Why this matters: the combination of Mutagen and an SSH tunnel means I have the full productivity of a local environment without any of the security or performance trade-offs. The data never leaves the server perimeter, and nothing runs on my laptop other than Claude Code, Mutagen, and my browser.
The Claude Code Workflow
This is where the real leverage shows up. Claude Code lives in my terminal and has full read/write access to the project directory. Because Mutagen mirrors that directory to the server, any change Claude makes is live on staging moments later. And because Claude Code has my SSH credentials, it can manage, test, and troubleshoot issues on the server (with permission for each attempt). The loop is incredibly tight.
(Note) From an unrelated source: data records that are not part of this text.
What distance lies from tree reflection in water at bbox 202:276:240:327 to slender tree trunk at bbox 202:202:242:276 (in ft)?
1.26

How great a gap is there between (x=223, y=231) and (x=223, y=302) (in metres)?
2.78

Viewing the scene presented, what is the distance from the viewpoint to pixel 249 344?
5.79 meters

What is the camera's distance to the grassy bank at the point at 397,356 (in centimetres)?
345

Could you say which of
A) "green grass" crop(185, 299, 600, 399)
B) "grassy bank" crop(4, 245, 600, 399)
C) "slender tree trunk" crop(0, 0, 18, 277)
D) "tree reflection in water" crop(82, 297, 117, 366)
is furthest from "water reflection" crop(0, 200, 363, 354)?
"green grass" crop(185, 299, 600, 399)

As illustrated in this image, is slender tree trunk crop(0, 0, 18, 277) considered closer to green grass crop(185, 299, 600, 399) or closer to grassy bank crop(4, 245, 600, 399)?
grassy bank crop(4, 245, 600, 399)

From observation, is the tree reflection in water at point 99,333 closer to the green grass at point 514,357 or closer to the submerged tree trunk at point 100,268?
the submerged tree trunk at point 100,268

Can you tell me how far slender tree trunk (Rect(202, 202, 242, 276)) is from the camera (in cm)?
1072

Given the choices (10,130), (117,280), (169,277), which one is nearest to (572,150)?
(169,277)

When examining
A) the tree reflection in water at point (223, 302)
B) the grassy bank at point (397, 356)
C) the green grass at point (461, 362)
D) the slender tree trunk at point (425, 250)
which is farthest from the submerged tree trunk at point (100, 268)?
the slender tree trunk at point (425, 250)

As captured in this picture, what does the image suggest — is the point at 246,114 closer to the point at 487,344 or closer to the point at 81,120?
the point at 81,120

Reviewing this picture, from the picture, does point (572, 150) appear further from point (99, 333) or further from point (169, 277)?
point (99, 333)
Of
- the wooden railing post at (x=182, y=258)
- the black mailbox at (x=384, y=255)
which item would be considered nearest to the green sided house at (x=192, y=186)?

Version Bumps and Changelogs
Every meaningful change ends with a version bump and a changelog entry. Claude Code handles the mechanics — updating the app version constant, updating the API version, writing the changelog line, and crafting a commit message that describes the why, not just the what. The result is a Git history in my company’s account that reads like a product journal.
GitHub as the handoff
When a feature is ready, it lands on GitHub as a set of commits (or a pull request). That is the moment the playground ends and the engineering process begins. My engineers see exactly what changed, why it changed, and what version of the app it belongs to.
From Playground to Production
After I ship a feature, the engineering team takes over. They perform a full QA pass and a code review against the pushed commits on GitHub. Because the staging environment is containerized with the same Docker Compose definition as production, there are no surprises — what ran on my playground runs the same way in production. Deployment is a pull, a rebuild, and a restart. Clean, repeatable, boring in the best possible way.
Perhaps the best compliment ever came when they first deployed and told me they were impressed!
The takeaway: An isolated AWS playground, Mutagen, SSH, Claude Code, and Git are, in my experience, one of the most effective ways to build and deploy real software today. The environment is secure, the feedback loop is fast, the history is transparent, and the path from idea to production is short and well-lit.